Ong Christy C, Gierke Sarah, Pitt Cameron, Sagolla Meredith, Cheng Christine K, Zhou Wei, Jubb Adrian M, Strickland Laura, Schmidt Maike, Duron Sergio G, Campbell David A, Zheng Wei, Dehdashti Seameen, Shen Min, Yang Nora, Behnke Mark L, Huang Wenwei, McKew John C, Chernoff Jonathan, Forrest William F, Haverty Peter M, Chin Suet-Feung, Rakha Emad A, Green Andrew R, Ellis Ian O, Caldas Carlos, O'Brien Thomas, Friedman Lori S, Koeppen Hartmut, Rudolph Joachim, Hoeflich Klaus P
Department of Translational Oncology, Genentech, Inc., South San Francisco, CA, USA.

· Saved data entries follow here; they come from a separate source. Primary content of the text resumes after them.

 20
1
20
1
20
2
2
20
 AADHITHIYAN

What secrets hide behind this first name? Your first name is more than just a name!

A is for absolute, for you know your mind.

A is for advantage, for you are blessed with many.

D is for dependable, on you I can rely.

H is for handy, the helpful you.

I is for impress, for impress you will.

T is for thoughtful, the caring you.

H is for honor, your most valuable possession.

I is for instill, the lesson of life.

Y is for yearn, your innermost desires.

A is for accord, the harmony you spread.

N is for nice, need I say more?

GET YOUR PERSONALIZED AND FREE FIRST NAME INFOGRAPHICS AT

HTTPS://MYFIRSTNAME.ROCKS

Department of Pathology, Genentech, Inc., South San Francisco, CA, USA.
Breast Cancer Res. 2015 Apr 23;17(1):59. doi: 10.1186/s13058-015-0564-5.
Breast cancer, the most common cause of cancer-related deaths worldwide among women, is a molecularly and clinically heterogeneous disease. Extensive genetic and epigenetic profiling of breast tumors has recently revealed novel putative driver genes, including p21-activated kinase (PAK)1. PAK1 is a serine/threonine kinase downstream of small GTP-binding proteins, Rac1 and Cdc42, and is an integral component of growth factor signaling networks and cellular functions fundamental to tumorigenesis.

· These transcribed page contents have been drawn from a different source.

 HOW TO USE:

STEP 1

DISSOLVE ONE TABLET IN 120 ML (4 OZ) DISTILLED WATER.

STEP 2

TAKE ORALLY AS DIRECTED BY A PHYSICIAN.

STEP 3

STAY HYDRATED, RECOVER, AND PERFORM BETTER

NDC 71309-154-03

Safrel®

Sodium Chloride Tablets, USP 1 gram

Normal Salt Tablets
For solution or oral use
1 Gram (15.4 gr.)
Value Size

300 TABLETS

PAK1 dysregulation (copy number gain, mRNA and protein expression) was evaluated in two cohorts of breast cancer tissues (n=980 and 1,108). A novel small molecule inhibitor, FRAX1036, and RNA interference were used to examine PAK1 loss of function and combination with docetaxel in vitro. Mechanism of action for the therapeutic combination, both cellular and molecular, was assessed via time-lapse microscopy and immunoblotting.

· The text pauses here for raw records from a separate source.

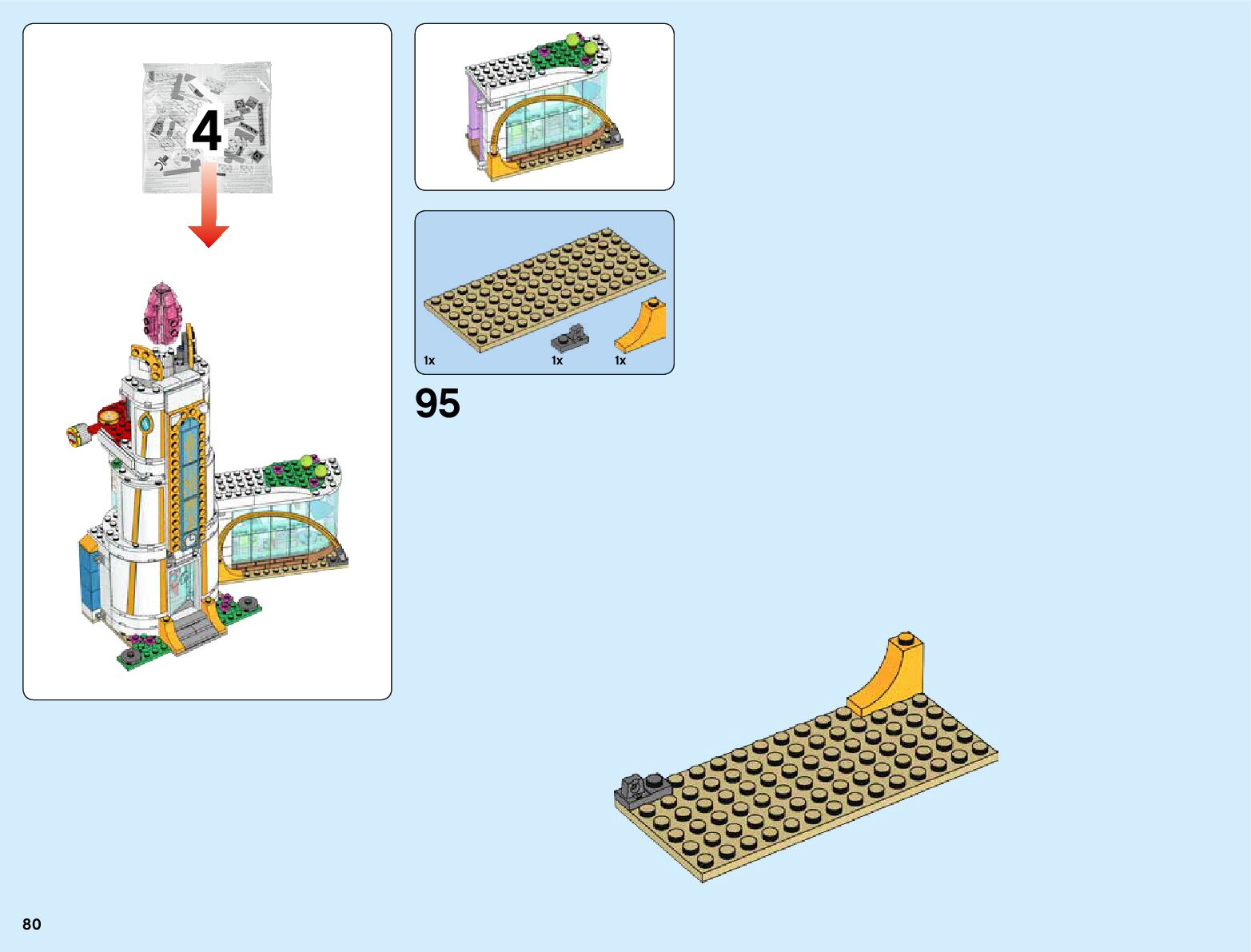 4

1x 1x 1x

95

80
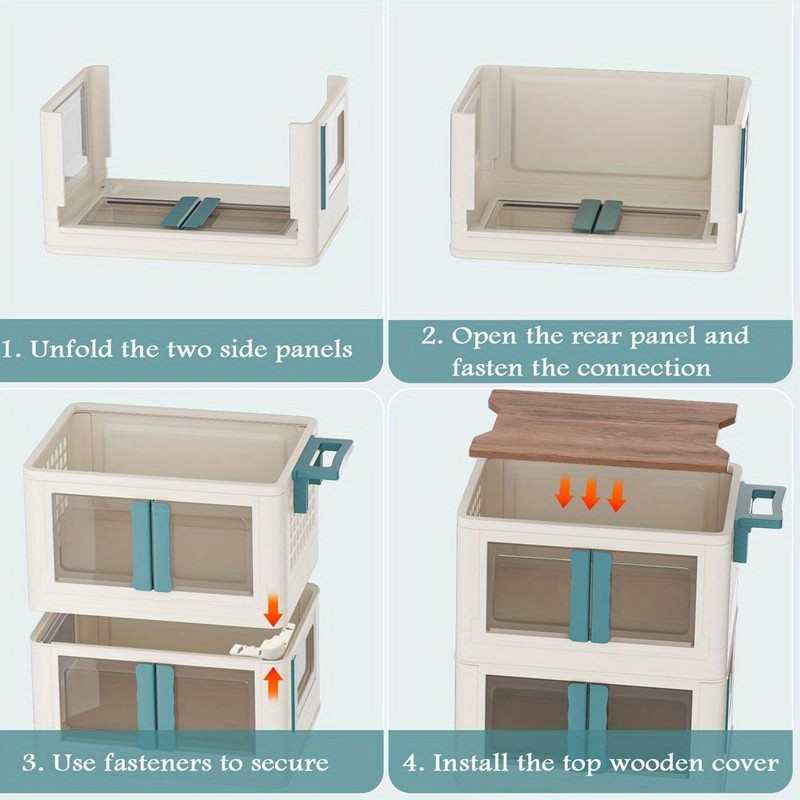 1. Unfold the two side panels

2. Open the rear panel and fasten the connection

3. Use fasteners to secure

4. Install the top wooden cover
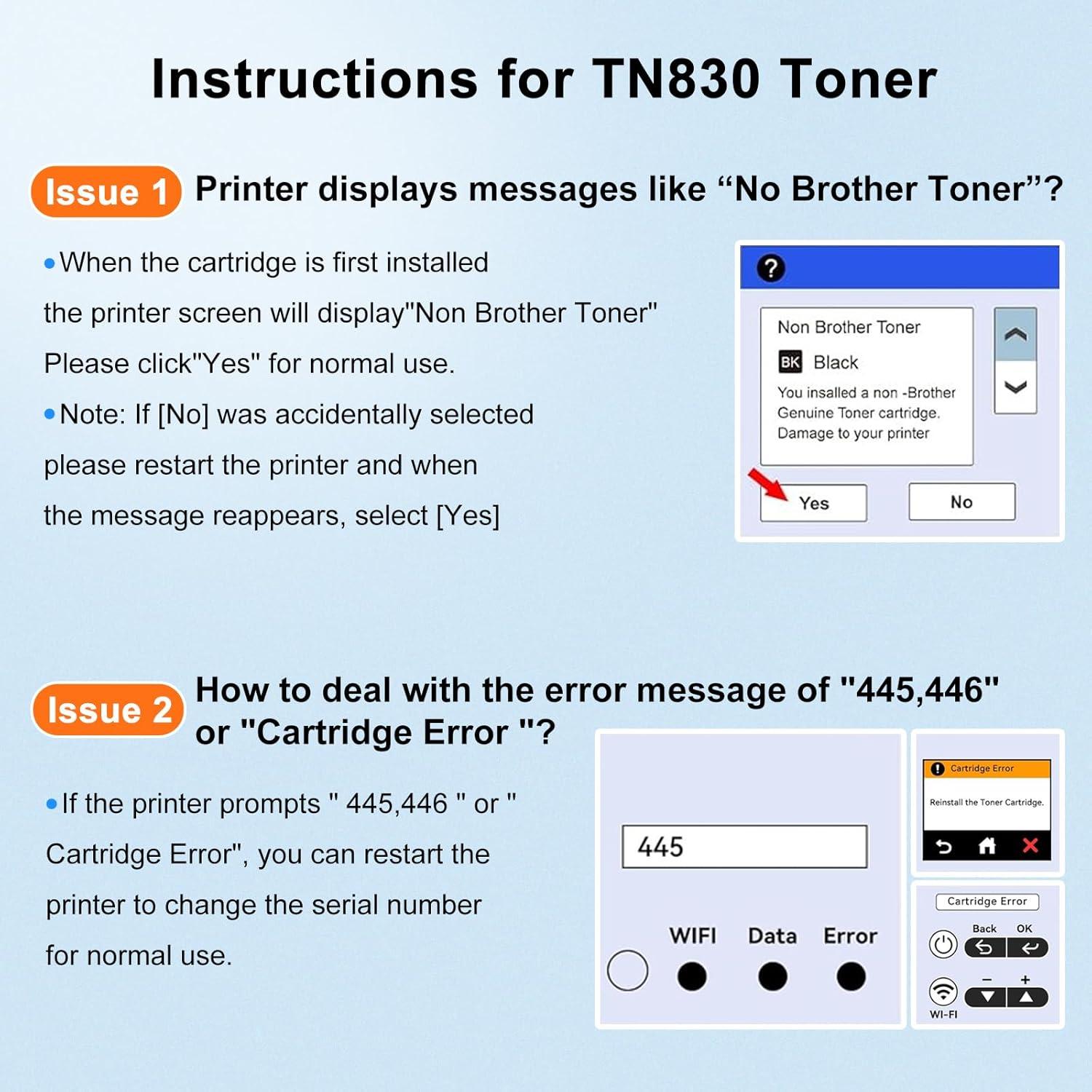 Instructions for TN830 Toner

Issue 1 Printer displays messages like “No Brother Toner”?

• When the cartridge is first installed the printer screen will display"Non Brother Toner" Please click"Yes" for normal use.

• Note: If [No] was accidentally selected please restart the printer and when the message reappears, select [Yes]

?

Non Brother Toner

BK Black

You insalled a non -Brother Genuine Toner cartridge. Damage to your printer

Yes

No

Issue 2 How to deal with the error message of "445,446" or "Cartridge Error "?

• If the printer prompts " 445,446 " or " Cartridge Error", you can restart the printer to change the serial number for normal use.

445

WIFI Data Error

Cartridge Error

Reinstall the Toner Cartridge.

Cartridge Error

Back OK

− +

WI-FI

We demonstrate that focal genomic amplification and overexpression of PAK1 are associated with poor clinical outcome in the luminal subtype of breast cancer (P=1.29×10(-4) and P=0.015, respectively). Given the role for PAK1 in regulating cytoskeletal organization, we hypothesized that combination of PAK1 inhibition with taxane treatment could be combined to further interfere with microtubule dynamics and cell survival. Consistent with this, administration of docetaxel with either a novel small molecule inhibitor of group I PAKs, FRAX1036, or PAK1 small interfering RNA oligonucleotides dramatically altered signaling to cytoskeletal-associated proteins, such as stathmin, and induced microtubule disorganization and cellular apoptosis. Live-cell imaging revealed that the duration of mitotic arrest mediated by docetaxel was significantly reduced in the presence of FRAX1036, and this was associated with increased kinetics of apoptosis.
Taken together, these findings further support PAK1 as a potential target in breast cancer and suggest combination with taxanes as a viable strategy to increase anti-tumor efficacy.
乳腺癌是全球女性癌症相关死亡的最常见原因,是一种分子和临床异质性疾病。近期对乳腺肿瘤进行的广泛基因和表观遗传分析揭示了包括p21激活激酶(PAK)1在内的新型潜在驱动基因。PAK1是小GTP结合蛋白Rac1和Cdc42下游的丝氨酸/苏氨酸激酶,是生长因子信号网络以及肿瘤发生所必需的细胞功能的重要组成部分。
在两组乳腺癌组织(n = 980和1108)中评估PAK1失调(拷贝数增加、mRNA和蛋白表达)情况。使用新型小分子抑制剂FRAX1036和RNA干扰技术在体外检测PAK1功能丧失及其与多西他赛联合使用的效果。通过延时显微镜和免疫印迹评估治疗组合在细胞和分子水平上的作用机制。
我们证明PAK1的局灶性基因组扩增和过表达与乳腺癌管腔亚型的不良临床结局相关(分别为P = 1.29×10⁻⁴和P = 0.015)。鉴于PAK1在调节细胞骨架组织中的作用我们推测PAK1抑制与紫杉烷治疗联合可进一步干扰微管动力学和细胞存活。与此相符,多西他赛与I组PAK的新型小分子抑制剂FRAX1036或PAK1小干扰RNA寡核苷酸联合给药显著改变了与细胞骨架相关蛋白(如微管相关蛋白)的信号传导,并诱导微管解聚和细胞凋亡。活细胞成像显示,在存在FRAX1036的情况下,多西他赛介导的有丝分裂停滞持续时间显著缩短,这与凋亡动力学增加相关联。
综上所述,这些发现进一步支持PAK1作为乳腺癌的潜在靶点,并表明与紫杉烷联合是提高抗肿瘤疗效的可行策略。